Quoted passage:
When global economies and company financials are challenged, brave new M&A possibilities rise up — both for offensive reasons (the acquiring company sees a chance to leapfrog its competition and current limitations) and defensive reasons (the acquired company can’t make it on its own). And this year presents that perfect storm. Media, entertainment and tech stocks are generally battered. The forces of change and transformation are jarring (particularly in a hyper-competitive streaming world dominated by Big Tech). Scale and operational efficiency are essential to compete. So are multi-faceted business models and compelling content (especially evergreen franchise content that can be re-imagined over and over again for decades to come and come with built-in audiences).

My bets are that Paramount and Viacom are both ripe for the picking (as I previously wrote here), as are smaller prestige boutique production companies and studios like Anonymous Content, A24 and Blumhouse (which have seen Brad Pitt and his Plan B beat them to the punch as 2022 ended – you can read more about that in my article here). Even mighty Netflix ultimately will be bought because it can’t go it alone (although that won’t happen in 2023), and as I wrote previously, Comcast is best positioned to make that happen via a merger of relative equals.

Hot Topic No. 5: Web3’s power for creators and fans (and the NFTs that connect them)

Yes, FTX crashed, burning thousands of crypto wallets along with it. But crypto is just one manifestation of the blockchain’s power of “Web3” — a moniker used to reflect disintermediation and direct connection between creators/artists and their fans/audiences. And the linkage that makes it all possible – i.e., non-fungible tokens (NFTs) — will begin to demonstrate their real lasting power this year in both film and music.

I’m not talking about Beeples and Bored Apes here. I’m talking about real lasting investments and experiences that can continue to yield value and exclusive benefits over time — and even give creators new sources of financing (and financial participation by the fans who power their creativity and crafts). Check out my recent article where I lay out which NFTs are “real” — and another article where I discuss how Web3’s power to extract the middleman represents a real threat to even massive companies like Google/YouTube (I use actual numbers to prove my point).

So enjoy CES everyone! Sip your Cosmos as you stay at the Cosmo (my favorite Vegas hotel by the way). And remember, what trends and topics happen in Vegas, won’t stay in Vegas. They’ll be out in the open as the year unfolds.

Required actions:
1 - In the media and tech commentary, which company does the writer say is best positioned to bring about a merger with Netflix?
2 - Please extract the passage of the media and tech commentary between "My bets are" and "of relative equals.", inclusive.
You won't need the data at all.

Supplied data:
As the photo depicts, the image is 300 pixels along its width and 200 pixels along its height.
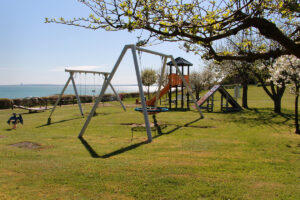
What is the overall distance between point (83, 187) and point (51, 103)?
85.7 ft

Answers to the problems:
1 - Comcast

2 -
My bets are that Paramount and Viacom are both ripe for the picking (as I previously wrote here), as are smaller prestige boutique production companies and studios like Anonymous Content, A24 and Blumhouse (which have seen Brad Pitt and his Plan B beat them to the punch as 2022 ended – you can read more about that in my article here). Even mighty Netflix ultimately will be bought because it can’t go it alone (although that won’t happen in 2023), and as I wrote previously, Comcast is best positioned to make that happen via a merger of relative equals.